The New York Times reports that the airline is appealing a federal appeals court decision that it might have violated the ADA by following the seniority system.

The airline, citing seniority, did not permit an injured cargo handler who could no longer lift heavy parcels to extend his temporary stay in a less taxing mailroom position.

The appeals court, the San Francisco-based Ninth Circuit, ruled last year that the question of which concern has a higher priority -- accommodation or seniority - should be answered case by case.

On that basis, it ruled that the US Airways worker, Robert Barnett, was entitled to take his case to trial.

US Airways lawyer Walter E. Dellinger asked the justices Wednesday for a "bright-line rule" that would insulate a neutral employment policy like a seniority system from alteration to meet a disabled worker's needs, according to the Times.

In adopting the law in 1990, Congress "would have thought long and debated hard before saying that the employer could not at the end of the day choose the employee who is best qualified or most senior," Dellinger said.

But Claudia Center, arguing on Barnett's behalf, said the airline interpretation of the law "vitiates the statute." The law's reference to a "reasonable accommodation" means "reasonable to the employee - a modification that enables the disabled person to participate," she said.

She added that the law took account of the needs of the employer and co-workers by providing the "undue hardship" defense.

Center continued that the employer's interests are not a factor at the initial stage of deciding what is reasonable, she said, noting that Congress included "reassignment to a vacant position" on a list of potentially reasonable accommodations in the statute itself.

According to the Times, the mailroom position was vacant when Barnett was temporarily assigned to it after a 1992 back injury, which had left him permanently unable to handle cargo.

But under the US Airways system, all 14,000 jobs in the customer service department, which includes the cargo warehouse and the mailroom, are open for bidding every three months.
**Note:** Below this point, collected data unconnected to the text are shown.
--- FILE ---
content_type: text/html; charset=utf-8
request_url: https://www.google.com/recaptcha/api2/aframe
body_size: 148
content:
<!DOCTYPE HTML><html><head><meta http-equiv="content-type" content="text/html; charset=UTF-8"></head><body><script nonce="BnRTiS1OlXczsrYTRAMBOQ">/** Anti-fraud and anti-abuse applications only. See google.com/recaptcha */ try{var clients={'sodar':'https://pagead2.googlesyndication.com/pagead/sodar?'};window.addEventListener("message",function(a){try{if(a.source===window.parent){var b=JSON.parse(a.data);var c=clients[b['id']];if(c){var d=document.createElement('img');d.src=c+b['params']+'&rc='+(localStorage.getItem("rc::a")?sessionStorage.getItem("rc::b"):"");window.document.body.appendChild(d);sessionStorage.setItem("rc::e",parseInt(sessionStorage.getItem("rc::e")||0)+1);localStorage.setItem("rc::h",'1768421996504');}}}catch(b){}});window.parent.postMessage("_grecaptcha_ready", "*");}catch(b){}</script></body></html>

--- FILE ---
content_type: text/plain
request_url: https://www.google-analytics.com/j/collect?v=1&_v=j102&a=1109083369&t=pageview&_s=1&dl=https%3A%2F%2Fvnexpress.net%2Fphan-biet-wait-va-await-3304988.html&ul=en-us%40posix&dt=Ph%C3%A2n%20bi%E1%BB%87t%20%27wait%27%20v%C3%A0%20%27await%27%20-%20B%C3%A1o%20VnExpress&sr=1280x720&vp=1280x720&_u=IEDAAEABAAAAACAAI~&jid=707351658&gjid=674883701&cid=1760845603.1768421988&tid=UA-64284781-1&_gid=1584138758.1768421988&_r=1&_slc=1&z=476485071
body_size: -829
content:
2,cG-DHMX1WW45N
After two employees with more seniority said they wanted to transfer to the mailroom, the airline told Barnett, whose 10 years' seniority entitled him to just the cargo position that he could no longer perform, that it could not accommodate his needs.

He sued and lost in Federal District Court in San Francisco, which awarded summary judgment to US Airways on the ground that an employer's failure to alter a legitimate seniority system did not violate the law. That ruling was upheld by a three-judge panel of the Ninth Circuit, but was overturned, on an 8-to-3 vote, by a larger panel of the appeals court.